“[In service design] the only one to see the big picture is the client.” said John Holager, Senior Service Designer, live|work at the Innovation and Service Design conference, 29 Jan 2010, Malmö, Sweden.

This is a wonderfully simple and revelatory observation that made so much immediate sense!

Most businesses are divided into specialised departments and divisions, each focused on their own little specialisation. Service design is an activity done without much (if any) big picture direction and view – each department creates their own procedure to suit their own requirements, leaving the unfortunate client to move from one pipeline to another.

It is little wonder that so many services are clumsy – because one hand doesn’t know what the other hands are up to, and don’t necessarily care either!
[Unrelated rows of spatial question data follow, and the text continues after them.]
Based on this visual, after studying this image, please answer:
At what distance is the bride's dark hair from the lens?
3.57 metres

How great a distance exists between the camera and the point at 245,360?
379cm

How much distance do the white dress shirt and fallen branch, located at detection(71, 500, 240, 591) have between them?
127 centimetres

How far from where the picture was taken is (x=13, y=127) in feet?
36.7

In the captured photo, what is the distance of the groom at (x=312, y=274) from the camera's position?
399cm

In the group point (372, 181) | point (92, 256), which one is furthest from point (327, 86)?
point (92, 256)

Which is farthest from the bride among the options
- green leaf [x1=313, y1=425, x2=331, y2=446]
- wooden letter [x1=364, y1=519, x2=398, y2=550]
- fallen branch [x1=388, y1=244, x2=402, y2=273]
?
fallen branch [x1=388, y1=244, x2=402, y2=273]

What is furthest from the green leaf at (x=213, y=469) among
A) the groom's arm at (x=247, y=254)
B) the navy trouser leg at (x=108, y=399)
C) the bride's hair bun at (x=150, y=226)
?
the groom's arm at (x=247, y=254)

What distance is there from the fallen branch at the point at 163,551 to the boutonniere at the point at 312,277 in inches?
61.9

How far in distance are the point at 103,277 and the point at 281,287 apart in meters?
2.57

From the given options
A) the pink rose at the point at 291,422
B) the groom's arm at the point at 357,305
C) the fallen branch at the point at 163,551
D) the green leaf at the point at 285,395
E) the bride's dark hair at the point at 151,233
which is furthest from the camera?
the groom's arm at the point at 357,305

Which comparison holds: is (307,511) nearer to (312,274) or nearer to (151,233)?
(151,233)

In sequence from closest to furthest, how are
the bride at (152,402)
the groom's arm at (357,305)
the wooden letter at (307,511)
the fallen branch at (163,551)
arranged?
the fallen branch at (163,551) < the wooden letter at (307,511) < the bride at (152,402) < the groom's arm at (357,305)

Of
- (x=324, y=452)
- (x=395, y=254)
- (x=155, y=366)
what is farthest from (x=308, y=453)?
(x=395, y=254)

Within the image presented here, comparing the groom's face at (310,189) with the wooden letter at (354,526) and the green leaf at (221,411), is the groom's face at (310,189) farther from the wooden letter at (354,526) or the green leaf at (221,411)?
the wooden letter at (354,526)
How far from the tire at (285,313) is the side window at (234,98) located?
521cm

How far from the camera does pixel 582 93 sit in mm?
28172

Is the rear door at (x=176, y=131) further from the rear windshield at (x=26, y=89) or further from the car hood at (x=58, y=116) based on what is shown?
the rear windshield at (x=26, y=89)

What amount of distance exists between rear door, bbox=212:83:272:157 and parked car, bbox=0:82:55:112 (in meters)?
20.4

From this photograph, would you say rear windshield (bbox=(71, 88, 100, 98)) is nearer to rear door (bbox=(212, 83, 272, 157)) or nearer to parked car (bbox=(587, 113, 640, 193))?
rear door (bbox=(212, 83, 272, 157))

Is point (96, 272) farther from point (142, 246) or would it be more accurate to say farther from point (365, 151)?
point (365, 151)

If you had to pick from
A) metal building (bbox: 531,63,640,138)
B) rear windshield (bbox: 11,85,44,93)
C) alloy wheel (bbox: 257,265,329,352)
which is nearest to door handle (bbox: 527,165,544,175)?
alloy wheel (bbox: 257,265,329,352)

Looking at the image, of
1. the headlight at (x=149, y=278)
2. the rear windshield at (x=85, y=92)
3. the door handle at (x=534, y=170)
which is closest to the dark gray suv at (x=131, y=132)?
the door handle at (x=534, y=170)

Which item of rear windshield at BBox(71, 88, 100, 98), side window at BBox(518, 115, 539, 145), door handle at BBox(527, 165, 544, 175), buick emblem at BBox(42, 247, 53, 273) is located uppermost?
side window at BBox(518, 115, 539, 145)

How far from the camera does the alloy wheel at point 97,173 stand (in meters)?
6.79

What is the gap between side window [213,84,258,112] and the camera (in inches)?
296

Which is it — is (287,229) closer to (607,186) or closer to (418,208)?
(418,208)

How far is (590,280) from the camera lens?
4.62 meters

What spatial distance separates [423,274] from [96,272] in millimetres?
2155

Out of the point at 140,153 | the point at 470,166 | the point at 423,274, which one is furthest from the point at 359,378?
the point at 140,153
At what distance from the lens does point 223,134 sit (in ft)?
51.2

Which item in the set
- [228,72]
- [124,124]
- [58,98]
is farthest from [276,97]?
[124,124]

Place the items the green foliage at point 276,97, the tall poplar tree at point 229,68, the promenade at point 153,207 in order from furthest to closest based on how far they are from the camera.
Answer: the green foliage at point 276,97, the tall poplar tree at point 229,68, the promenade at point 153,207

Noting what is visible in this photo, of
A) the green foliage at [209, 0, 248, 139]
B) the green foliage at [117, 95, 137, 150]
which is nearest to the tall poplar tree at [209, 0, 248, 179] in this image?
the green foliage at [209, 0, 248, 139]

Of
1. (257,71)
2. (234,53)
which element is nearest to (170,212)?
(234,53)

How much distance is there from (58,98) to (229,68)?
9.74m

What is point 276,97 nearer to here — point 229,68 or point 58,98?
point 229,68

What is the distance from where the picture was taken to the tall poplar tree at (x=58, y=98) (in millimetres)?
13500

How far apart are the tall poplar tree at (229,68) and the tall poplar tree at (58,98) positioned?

This is design by isolated committees (note the plural).

Service design done this way uses a value chain mechanism, a production line mechanism, where each department’s “link” is presented in a linear fashion to the client. Unfortunately, service design, refinement and delivery occur in a value net situation, where feedback and corrective actions are immediate. Right down to the level of “the client is starting to look agitated so I as the service delivery person need to change tack now”…

Feedback in the linear model is clumsy at best. By the time the client is ready to give feedback for Step A (regarding an issue which only came to light in Step C), there is no one at Step C who knows or cares about Step A’s design! Haven’t we all experienced this?!